ISLAMABAD: With the Balochistan government seeking a financially better deal, the Tethyan Copper Company (TCC) Pakistan, a consortium of Chilean and Canadian companies, has made a revised offer to secure a mining lease and production sharing agreement with the provincial government for commercial production at Reko Diq, one of the world’s biggest copper-cum-gold reserves in Chagai district.

This has come amid a high-profile controversy over the value of the deposit and concerns that a high-value national resource was being handed over to foreign firms for negligible returns to the province. Having proven mineral resource of 5.9 billion tons established through a bankable feasibility study, the Reko Diq also attracted Chinese, Russian and American companies to secure the high-value natural resource.
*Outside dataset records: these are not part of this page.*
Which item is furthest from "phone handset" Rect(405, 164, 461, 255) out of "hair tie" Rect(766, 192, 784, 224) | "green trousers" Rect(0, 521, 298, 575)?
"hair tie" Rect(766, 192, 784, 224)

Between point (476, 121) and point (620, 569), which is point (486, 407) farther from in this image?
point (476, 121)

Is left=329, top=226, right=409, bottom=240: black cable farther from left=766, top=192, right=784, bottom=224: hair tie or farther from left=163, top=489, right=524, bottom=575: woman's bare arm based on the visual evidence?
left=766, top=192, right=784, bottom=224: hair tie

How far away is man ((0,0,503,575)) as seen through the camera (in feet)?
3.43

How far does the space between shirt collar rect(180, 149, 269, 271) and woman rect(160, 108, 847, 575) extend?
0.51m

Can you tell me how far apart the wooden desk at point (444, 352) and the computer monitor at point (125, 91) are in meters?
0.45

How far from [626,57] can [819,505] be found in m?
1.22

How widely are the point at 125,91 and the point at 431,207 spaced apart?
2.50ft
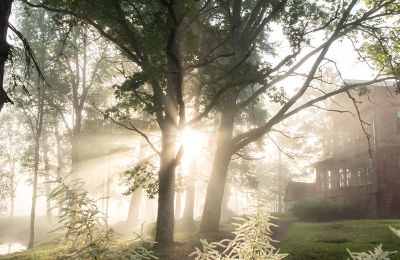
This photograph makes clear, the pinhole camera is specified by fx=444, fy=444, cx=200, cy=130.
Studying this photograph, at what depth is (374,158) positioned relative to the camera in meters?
34.1

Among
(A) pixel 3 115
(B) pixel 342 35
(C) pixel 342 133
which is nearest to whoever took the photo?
(B) pixel 342 35

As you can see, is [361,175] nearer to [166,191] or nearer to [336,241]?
[336,241]

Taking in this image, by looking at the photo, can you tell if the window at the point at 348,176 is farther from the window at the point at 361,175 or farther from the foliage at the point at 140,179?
the foliage at the point at 140,179

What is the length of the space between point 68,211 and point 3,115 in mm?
71499

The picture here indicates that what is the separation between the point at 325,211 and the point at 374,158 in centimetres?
577

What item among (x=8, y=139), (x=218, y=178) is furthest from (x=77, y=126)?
(x=8, y=139)

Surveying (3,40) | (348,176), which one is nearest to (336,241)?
(3,40)

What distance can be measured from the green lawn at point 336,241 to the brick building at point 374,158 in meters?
10.5

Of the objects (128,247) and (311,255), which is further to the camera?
(311,255)

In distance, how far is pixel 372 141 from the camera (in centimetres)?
3491

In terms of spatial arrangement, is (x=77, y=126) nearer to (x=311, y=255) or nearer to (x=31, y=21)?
(x=31, y=21)

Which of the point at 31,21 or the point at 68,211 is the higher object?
the point at 31,21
Sources said a Chinese firm, which is engaged in the production of copper and gold at a much smaller reserve, expressed a desire to compete for the project as late as during the recent visit of the Chinese prime minister to Pakistan. The federal government, however, decided not to oblige. The chairman of Board of Investment, Salim Mandviwala, said the “Reko Diq will stay with TCC. The Chinese will get new concessions which are available to all”.

Sources told Dawn that the revised offer had come after a meeting between Balochistan Chief Minister Nawab Aslam Raisani and chief executive of the TCC, Gerhard Von Borries, in which the provincial leader sought improved offer that corresponded better to ‘aspirations of the government and people of Balochistan’.

According to a revised proposal, the TCC has offered to raise $600 million loans to fund the provincial government’s 25 per cent share of the capital contribution for equity participation at no interest to start mine development. About $100-125 million interest cost of the loan would therefore be picked up by the TCC — owned equally by Barrick Gold of Canada and Antofagasta of Chile. Under the Chaghi Hills Exploration Joint Venture Agreement (CHEJVA) signed in 1993 and revised in 2006, the Balochistan government was to raise this amount at Libor plus two per cent interest rate.

The project needs about $3.3 billion to be raised from the international market to make it a commercial success. About $230 million have been spent on project exploration over an area of 585 square kilometers, proving the project was commercially viable. The government did not invest during the exploration phase.

The TCC has also offered to give up the Balochistan government’s share of the management fee of the project that roughly provides another saving of about $25 million to the province. In another relaxation in loan repayment, the consortium said the Balochistan government would be entitled to start receiving dividends once net profits commenced and would have to allocate half of its dividends towards the repayment to TCC of the principal amount of the loan, extending the loan repayment period beyond eight years envisaged under the original agreement.